The okra plant, Abelmoschus esculentus (L.) Moench, a native plant from Africa, is now cultivated in many other areas such as Asia, Africa, Middle East, and the southern states of the USA. Okra pods are used as vegetables and as traditional medicines. Sequential extraction showed that the Hot Buffer Soluble Solids (HBSS) extract of okra consists of highly branched rhamnogalacturonan (RG) I containing high levels of acetyl groups and short galactose side chains. In contrast, the CHelating agent Soluble Solids (CHSS) extract contained pectin with less RG I regions and slightly longer galactose side chains. Both pectic populations were incubated with homogeneous and well characterized rhamnogalacturonan hydrolase (RGH), endo-polygalacturonase (PG), and endo-galactanase (endo-Gal), monitoring both high and low molecular weight fragments. RGH is able to degrade saponified HBSS and, to some extent, also non-saponified HBSS, while PG and endo-Gal are hardly able to degrade either HBSS or saponified HBSS. In contrast, PG is successful in degrading CHSS, while RGH and endo-Gal are hardly able to degrade the CHSS structure. These results point to a much higher homogalacturonan (HG) ratio for CHSS when compared to HBSS. In addition, the CHSS contained slightly longer galactan side chains within its RG I region than HBSS. Matrix-assisted laser desorption ionization-time of flight mass spectrometry indicated the presence of acetylated RG oligomers in the HBSS and CHSS enzyme digests and electron spray ionization-ion trap-mass spectrum showed that not only galacturonosyl residues but also rhamnosyl residues in RG I oligomers were O-acetylated. NMR spectroscopy showed that all rhamnose residues in a 20kDa HBSS population were O-acetylated at position O-3. Surprisingly, the NMR data also showed that terminal alpha-linked galactosyl groups were present as neutral side chain substituents. Taken together, these results demonstrate that okra contained RG I structures which have not been reported before for pectic RG I.

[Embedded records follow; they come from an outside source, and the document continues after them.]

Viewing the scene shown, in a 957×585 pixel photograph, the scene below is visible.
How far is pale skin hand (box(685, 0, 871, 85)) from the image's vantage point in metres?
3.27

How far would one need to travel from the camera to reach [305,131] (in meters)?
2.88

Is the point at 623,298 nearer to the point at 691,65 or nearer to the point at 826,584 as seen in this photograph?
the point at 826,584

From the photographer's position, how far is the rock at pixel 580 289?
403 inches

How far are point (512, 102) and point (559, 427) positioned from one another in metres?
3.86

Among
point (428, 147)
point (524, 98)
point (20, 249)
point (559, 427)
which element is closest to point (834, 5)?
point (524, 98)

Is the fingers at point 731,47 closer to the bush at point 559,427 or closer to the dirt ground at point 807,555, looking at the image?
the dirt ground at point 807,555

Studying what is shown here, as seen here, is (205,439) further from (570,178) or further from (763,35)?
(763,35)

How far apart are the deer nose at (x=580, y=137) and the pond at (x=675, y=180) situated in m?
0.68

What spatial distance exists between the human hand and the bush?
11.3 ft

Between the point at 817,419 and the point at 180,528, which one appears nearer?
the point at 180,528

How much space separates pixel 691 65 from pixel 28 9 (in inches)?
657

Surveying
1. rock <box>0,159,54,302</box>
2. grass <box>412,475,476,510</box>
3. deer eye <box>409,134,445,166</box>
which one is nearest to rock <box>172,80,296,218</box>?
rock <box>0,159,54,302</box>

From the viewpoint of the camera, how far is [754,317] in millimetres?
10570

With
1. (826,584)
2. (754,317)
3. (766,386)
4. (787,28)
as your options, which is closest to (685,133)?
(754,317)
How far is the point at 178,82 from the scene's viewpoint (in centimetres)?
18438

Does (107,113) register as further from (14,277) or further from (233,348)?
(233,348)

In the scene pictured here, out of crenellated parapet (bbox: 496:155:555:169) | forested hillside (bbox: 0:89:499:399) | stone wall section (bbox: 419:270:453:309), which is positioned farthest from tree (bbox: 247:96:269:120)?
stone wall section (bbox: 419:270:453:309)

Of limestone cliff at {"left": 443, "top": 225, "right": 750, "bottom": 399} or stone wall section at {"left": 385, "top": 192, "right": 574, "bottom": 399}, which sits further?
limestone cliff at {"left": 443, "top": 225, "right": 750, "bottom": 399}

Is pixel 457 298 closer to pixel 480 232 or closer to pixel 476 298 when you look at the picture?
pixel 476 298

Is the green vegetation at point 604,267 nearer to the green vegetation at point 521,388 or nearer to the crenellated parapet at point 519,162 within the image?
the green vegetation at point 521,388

Characterisation of cell wall polysaccharides from okra (Abelmoschus esculentus (L.) Moench)

Okra pods are commonly used in Asia as a vegetable, food ingredient, as well as a traditional medicine for many different purposes; for example, as diuretic agent, for treatment of dental diseases and to reduce/prevent gastric irritations. The healthy properties are suggested to originate from the high polysaccharide content of okra pods, resulting in a highly viscous solution with a slimy appearance when okra is extracted with water. In this study, we present a structural characterisation of all major cell wall polysaccharides originating from okra pods. The sequential extraction of okra cell wall material yielded fractions of soluble solids extractable using hot buffer (HBSS), chelating agent (CHSS), dilute alkaline (DASS) and concentrated alkaline (CASS). The HBSS fraction was shown to be rich in galactose, rhamnose and galacturonic acid in the ratio 1.3:1:1.3. The degree of acetylation is relatively high (DA=58) while the degree of methyl esterification is relatively low (DM=24). The CHSS fraction contained much higher levels of methyl esterified galacturonic acid residues (63% galacturonic acid; DM=48) in addition to minor amounts of rhamnose and galactose. The ratio of galactose to rhamnose to galacturonic acid was 1.3:1.0:1.3 and 4.5:1.0:1.2 for HBSS and CHSS, respectively. These results indicated that the HBSS and CHSS fractions contain rhamnogalacturonan type I next to homogalacturonan, while the latter is more prevailing in CHSS. Also the DASS fraction is characterised by high amounts of rhamnose, galactose, galacturonic acid and some arabinose, indicating that rhamnogalacturonan I elements with longer arabinose- and galactose-rich side chains were part of this fraction. Partial digestion of HBSS and CHSS by pectin methyl esterase and polygalacturonase resulted in a fraction with a lower Mw and lower viscosity in solution. These samples were subjected to NMR analysis, which indicated that, in contrast to known RG I structure, the acetyl groups in HBSS are not located on the galacturonic acid residues, while for CHSS only part of the acetyl groups are located on the RG I galacturonic acid residues. The CASS fraction consisted of XXXG-type xyloglucan and 4-methylglucuronoxylan as shown by their sugar (linkage) composition and enzymatic digestion.